Entre los invitados, ‑como amigos‑, al acto (que en ningún caso revistió carácter institucional alguno, o al menos nadie lo explicó así) se encontraban Jesús Campoamor, Fernando Alvarez de los Heros, Pedro Fernández Fernández, José Ramón López de los Mozos, Fernando Borlán, Avelino Antón, Acisclo Redondo y diversos arquitectos del Colegio de Guadalajara, así como los ya mencionados director, profesores y alumnos del actual instituto «Liceo Caracense».

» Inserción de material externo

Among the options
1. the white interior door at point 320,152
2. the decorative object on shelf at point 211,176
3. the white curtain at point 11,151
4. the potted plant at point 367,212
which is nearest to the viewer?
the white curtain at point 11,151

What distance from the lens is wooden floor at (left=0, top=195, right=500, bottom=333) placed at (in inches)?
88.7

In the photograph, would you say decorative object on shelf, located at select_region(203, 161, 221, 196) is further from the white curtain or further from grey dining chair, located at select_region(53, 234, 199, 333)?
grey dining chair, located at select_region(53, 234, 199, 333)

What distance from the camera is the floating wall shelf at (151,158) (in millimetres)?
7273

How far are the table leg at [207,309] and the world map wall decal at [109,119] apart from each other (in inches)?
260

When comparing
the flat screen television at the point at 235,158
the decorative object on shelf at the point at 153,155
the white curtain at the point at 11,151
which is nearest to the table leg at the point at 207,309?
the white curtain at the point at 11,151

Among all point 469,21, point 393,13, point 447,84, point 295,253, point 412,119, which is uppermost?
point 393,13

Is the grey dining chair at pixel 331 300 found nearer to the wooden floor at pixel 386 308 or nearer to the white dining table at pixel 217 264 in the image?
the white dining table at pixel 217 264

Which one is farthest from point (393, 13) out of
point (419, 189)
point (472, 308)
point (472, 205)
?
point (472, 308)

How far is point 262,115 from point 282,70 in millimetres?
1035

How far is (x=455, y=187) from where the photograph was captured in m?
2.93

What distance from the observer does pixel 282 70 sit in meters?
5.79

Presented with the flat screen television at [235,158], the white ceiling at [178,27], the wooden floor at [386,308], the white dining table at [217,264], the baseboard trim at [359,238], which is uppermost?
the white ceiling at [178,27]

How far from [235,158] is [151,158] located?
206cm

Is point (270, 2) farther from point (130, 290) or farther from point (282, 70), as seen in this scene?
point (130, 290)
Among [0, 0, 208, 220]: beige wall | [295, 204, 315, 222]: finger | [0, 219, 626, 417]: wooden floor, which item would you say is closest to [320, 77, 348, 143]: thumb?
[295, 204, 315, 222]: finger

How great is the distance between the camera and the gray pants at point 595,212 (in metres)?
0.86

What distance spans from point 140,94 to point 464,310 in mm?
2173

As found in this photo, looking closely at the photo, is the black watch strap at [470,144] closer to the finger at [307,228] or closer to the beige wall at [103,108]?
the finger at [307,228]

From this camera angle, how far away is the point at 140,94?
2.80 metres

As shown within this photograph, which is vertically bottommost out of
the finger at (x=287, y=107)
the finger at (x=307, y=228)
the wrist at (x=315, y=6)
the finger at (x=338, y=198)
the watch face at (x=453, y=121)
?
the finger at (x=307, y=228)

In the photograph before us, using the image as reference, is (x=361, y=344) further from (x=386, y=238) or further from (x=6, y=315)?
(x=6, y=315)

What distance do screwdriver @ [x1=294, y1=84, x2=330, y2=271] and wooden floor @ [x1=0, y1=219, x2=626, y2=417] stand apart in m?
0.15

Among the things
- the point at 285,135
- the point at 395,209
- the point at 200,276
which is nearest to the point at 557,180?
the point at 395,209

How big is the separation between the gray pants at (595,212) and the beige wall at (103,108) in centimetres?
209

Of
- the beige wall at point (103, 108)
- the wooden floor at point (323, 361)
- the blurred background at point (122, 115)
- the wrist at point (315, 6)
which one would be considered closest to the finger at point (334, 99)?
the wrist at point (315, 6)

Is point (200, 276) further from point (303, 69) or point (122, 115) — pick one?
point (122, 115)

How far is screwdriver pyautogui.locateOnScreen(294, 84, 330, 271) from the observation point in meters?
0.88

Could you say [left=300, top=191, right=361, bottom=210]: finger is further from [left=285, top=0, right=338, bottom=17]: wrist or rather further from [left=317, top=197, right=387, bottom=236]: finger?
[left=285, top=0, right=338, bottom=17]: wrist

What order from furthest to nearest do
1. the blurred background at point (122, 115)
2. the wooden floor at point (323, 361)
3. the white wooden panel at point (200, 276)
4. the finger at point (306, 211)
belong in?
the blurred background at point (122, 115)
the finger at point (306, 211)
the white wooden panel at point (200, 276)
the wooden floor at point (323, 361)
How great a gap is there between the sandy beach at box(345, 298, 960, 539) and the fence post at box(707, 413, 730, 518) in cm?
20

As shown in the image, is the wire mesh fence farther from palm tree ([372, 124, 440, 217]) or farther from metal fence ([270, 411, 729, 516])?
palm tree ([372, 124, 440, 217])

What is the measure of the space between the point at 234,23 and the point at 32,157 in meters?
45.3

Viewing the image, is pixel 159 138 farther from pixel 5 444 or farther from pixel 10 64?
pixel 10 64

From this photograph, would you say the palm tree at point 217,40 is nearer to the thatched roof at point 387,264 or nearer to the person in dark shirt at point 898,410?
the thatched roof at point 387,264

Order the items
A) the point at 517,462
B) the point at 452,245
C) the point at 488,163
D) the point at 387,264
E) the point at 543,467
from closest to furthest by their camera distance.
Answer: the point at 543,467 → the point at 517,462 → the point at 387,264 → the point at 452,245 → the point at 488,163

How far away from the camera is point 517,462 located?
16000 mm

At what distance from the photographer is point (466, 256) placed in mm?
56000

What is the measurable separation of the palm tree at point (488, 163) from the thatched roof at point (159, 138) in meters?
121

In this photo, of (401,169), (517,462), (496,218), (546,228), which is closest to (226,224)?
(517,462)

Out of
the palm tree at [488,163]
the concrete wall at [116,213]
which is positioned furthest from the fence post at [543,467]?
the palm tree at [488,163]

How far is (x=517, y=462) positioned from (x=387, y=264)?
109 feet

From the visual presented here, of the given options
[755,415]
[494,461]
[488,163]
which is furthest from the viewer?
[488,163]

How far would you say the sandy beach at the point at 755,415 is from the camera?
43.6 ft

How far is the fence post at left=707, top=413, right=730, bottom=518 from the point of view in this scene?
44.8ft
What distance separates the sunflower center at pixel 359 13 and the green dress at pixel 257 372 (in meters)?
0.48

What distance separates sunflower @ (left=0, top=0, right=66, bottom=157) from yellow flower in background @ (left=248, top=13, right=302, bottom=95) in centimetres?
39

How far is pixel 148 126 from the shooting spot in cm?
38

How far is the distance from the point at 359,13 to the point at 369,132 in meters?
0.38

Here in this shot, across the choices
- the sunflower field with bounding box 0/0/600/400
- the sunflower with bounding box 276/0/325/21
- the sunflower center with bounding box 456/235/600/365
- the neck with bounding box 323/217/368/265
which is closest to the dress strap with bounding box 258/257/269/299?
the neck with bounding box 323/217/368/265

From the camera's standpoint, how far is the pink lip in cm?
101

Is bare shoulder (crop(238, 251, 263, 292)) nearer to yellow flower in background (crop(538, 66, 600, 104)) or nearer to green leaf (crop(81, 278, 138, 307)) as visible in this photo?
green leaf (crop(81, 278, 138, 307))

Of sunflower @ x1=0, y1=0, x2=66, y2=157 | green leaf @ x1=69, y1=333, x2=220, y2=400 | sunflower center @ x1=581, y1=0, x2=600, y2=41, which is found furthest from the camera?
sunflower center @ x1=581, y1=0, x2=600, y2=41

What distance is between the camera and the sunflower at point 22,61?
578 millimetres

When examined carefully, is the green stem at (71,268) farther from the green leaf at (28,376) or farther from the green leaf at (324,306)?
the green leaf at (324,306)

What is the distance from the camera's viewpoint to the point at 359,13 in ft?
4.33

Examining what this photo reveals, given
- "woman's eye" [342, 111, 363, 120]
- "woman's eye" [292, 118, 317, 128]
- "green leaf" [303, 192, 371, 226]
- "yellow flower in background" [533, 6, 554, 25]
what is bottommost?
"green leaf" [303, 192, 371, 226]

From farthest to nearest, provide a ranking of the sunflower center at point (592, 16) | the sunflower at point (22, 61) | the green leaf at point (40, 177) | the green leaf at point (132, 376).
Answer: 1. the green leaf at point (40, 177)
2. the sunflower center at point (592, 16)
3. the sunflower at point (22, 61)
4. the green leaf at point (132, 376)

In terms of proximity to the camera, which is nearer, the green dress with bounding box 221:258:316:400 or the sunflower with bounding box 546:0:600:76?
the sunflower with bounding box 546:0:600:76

Un acto simpático, entrañable, e histórico a un tiempo. Un momento de esos que nos reconcilian con nuestra historia, con la corriente invisible y eterna del devenir de esta ciudad en la que vivimos.

Y un momento para mirar, como simples ciudadanos sensibles, las obras que se están llevando a cabo en esta Iglesia de la Piedad (Monumento Nacional de los más valiosos que posee Guadalajara) y que según todas las trazas van a terminar por borrar las huellas que el genio de Covarrubias puso en este elemento arquitectónico. Porque la escalera que se está construyendo en monstruoso abrazo de cemento al presbiterio del templo, va a ser, cuando esté terminada, uno de los más señalados «engendros» del catálogo con que ya cuenta nuestra ciudad. Pero de esto ya hablaremos, más largo y tendido, otro día.